-------- DATA SHOWN
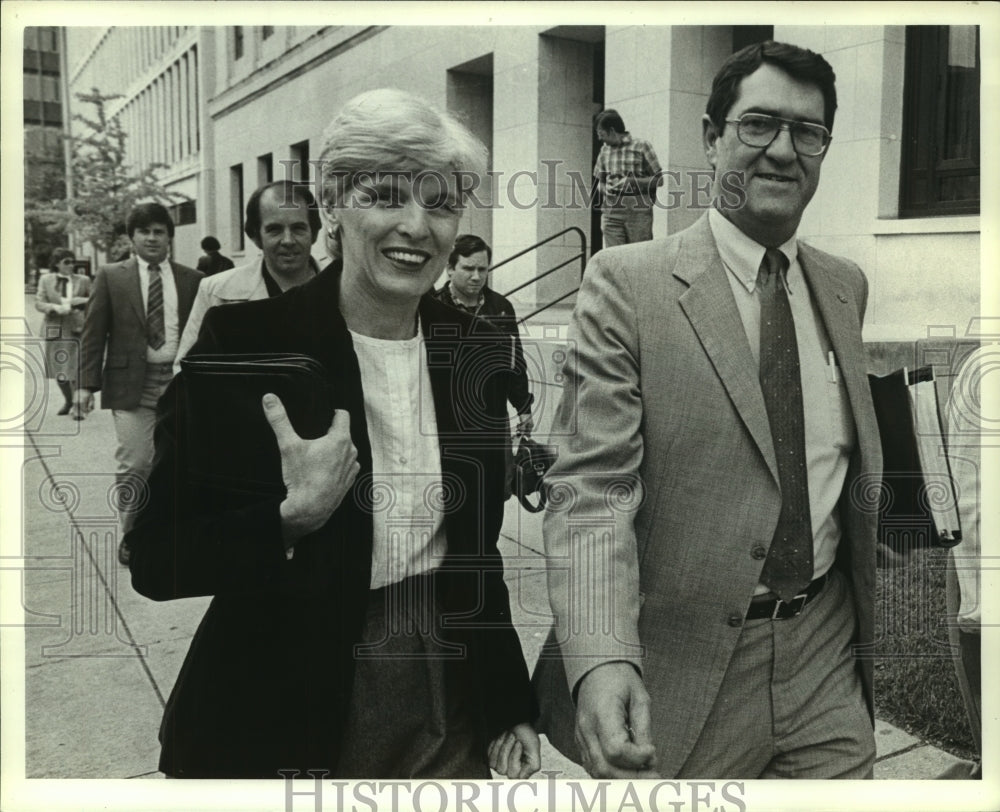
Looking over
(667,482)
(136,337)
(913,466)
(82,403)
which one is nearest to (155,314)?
(136,337)

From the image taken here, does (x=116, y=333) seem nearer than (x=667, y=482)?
No

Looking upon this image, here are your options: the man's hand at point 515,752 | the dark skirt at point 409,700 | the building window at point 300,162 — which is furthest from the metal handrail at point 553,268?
the man's hand at point 515,752

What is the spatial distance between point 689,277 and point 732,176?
34 cm

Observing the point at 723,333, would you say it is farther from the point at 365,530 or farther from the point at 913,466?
the point at 365,530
----------------
§ **WHAT THE TASK REQUIRES**: Put every line of the listing above into a JSON list of strings, one string per line, with blank lines left out. Leave the pictures out of your answer.

§ **RESPONSE BELOW**:
[
  "Looking over",
  "(667,482)",
  "(136,337)",
  "(913,466)",
  "(82,403)",
  "which one is nearest to (155,314)?",
  "(136,337)",
  "From the image taken here, does (x=116, y=333) seem nearer than (x=667, y=482)?",
  "No",
  "Looking upon this image, here are your options: the man's hand at point 515,752 | the dark skirt at point 409,700 | the building window at point 300,162 — which is furthest from the metal handrail at point 553,268?",
  "the man's hand at point 515,752",
  "What is the spatial distance between point 689,277 and point 732,176?",
  "34 cm",
  "Observing the point at 723,333, would you say it is farther from the point at 365,530 or farther from the point at 913,466?",
  "the point at 365,530"
]